The conservation of the picture took place at the Conservation Department of the Hungarian University of Fine Arts (MKE) in 2015 and 2016. Dóra Fekete, Judit Fiam, Edit Mikó and Rebeka Tiszai, students at the department, carried out the restoration work. Their tutors, Katalin Görbe, university professor and leading painting conservation specialist and András Heitler, department head and senior lecturer, led their work.

The painting was in a poor condition and in need of a serious conservation and restoration work when it got to the university.

Before the 2015-2016 conservation, the painting’s canvas had already been strengthened in the back at an unknown earlier date. A strong piece of canvas was glued to its back to support the original canvas. Damp storage conditions led to a shrinking of the second canvas and resulted in the deformation of the painting’s shape. At the most seriously damaged areas, the ground flaked off together with the paint, creating several empty patches. The layers of varnish covering the surface had turned dark brown. The figures and the composition can be hardly recognized; still they are of outstanding artistic quality.

To plan the course of conservation and restoration, it was indispensable to carry out a series of various photo-technological and scientific studies. Pictures have been taken of the painting under ultraviolet light, X-ray-radiography and raking light. The X-ray shots held a real surprise. A bearded man, the donator, became visible in the lower right corner of the painting. This figure was fully overpainted over the course of the centuries. Thanks to the X-ray images the painter’s working methods came to light: the master modified the picture several times while painting it. There are several such modifications, so called pentimentos in the picture such as the hands of St. Dominic, the hands of the donator, the head of the holy unmercenary Healer and the position of the figure of St. Mary were changing as the composition developed. The microscopic study of the paint layers and their composition provided informative details, helping separate the original parts from later interferences. After the testing of the pigments and binding media it cannot be ruled out that the painting originates from the 16th century.
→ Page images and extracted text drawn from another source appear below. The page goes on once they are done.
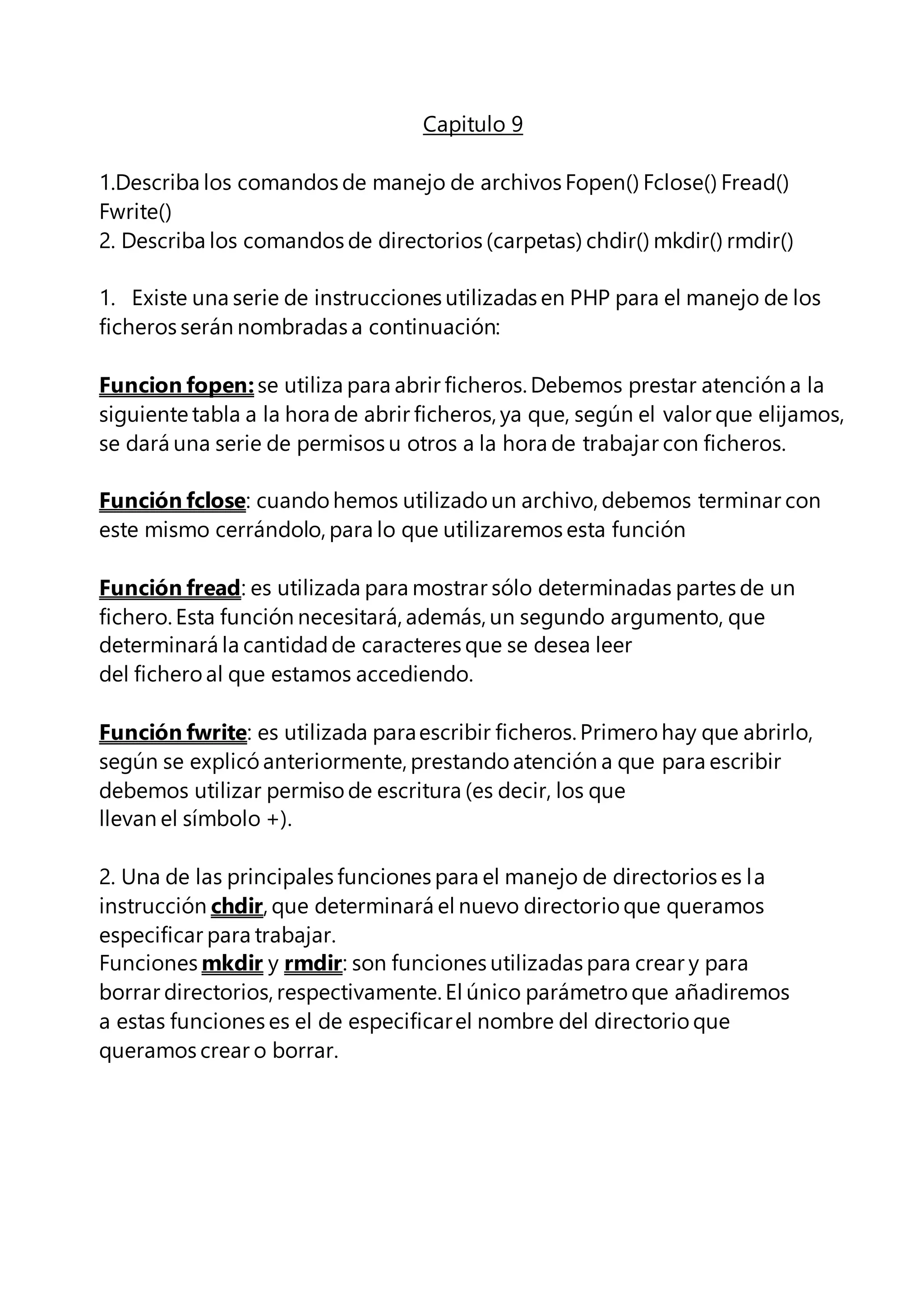 Capitulo 9

1.Describa los comandos de manejo de archivos Fopen() Fclose() Fread() Fwrite()
2. Describa los comandos de directorios (carpetas) chdir() mkdir() rmdir()

1. Existe una serie de instrucciones utilizadas en PHP para el manejo de los ficheros serán nombradas a continuación:

Funcion fopen: se utiliza para abrir ficheros. Debemos prestar atención a la siguiente tabla a la hora de abrir ficheros, ya que, según el valor que elijamos, se dará una serie de permisos u otros a la hora de trabajar con ficheros.

Función fclose: cuando hemos utilizado un archivo, debemos terminar con este mismo cerrándolo, para lo que utilizaremos esta función

Función fread: es utilizada para mostrar sólo determinadas partes de un fichero. Esta función necesitará, además, un segundo argumento, que determinará la cantidad de caracteres que se desea leer del fichero al que estamos accediendo.

Función fwrite: es utilizada para escribir ficheros. Primero hay que abrirlo, según se explicó anteriormente, prestando atención a que para escribir debemos utilizar permiso de escritura (es decir, los que llevan el símbolo +).

2. Una de las principales funciones para el manejo de directorios es la instrucción chdir, que determinará el nuevo directorio que queramos especificar para trabajar.
Funciones mkdir y rmdir: son funciones utilizadas para crear y para borrar directorios, respectivamente. El único parámetro que añadiremos a estas funciones es el de especificar el nombre del directorio que queramos crear o borrar.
The conservation work started with the stabilization of the loosened paint layer. After removing the remnants of the second, lining canvas and the glue from this canvas, we found no inscription on the back of the painting. This means the inscription of the name of Jacopo Palma was not copied to the second canvas layer from the first one.

The lower edge of the altarpiece, which is nailed to the stretcher is painted—the picture continues there, unlike at its other edges. This means that the painting originally must have been bigger than at present and a section of it was probably cut at its lower end.

The straightening of the wavy canvas took long weeks. The humidifying and the pressing of the painting yielded results, the canvas regained its original flatness. As the last step of the conservation process, the back of the canvas was impregnated with a synthetic consolidant.

The varnish layer was easy to remove after soaking but the removal of later corrections and overpainting needed a stronger solvent. Levelling out the empty patches with the paint layer was done by a special filling putty. Then, the smooth surface of the patches was adjusted to the surrounding original layer, imitating the structure of the canvas or the brush strokes. After the underpainting in watercolours varnishing came next, followed by the retouching with oil-resin glazes, the last step of the aesthetic reconstruction. That means the conservator adjusts the filled-in patches to the surroundings with tiny paint dots. As a result, the disturbing losses disappear; the work of art shows a unified appearance. After a final varnishing conservation is completed. The painting could take its place in the northern wall of the chancel, where it hung 148 years ago.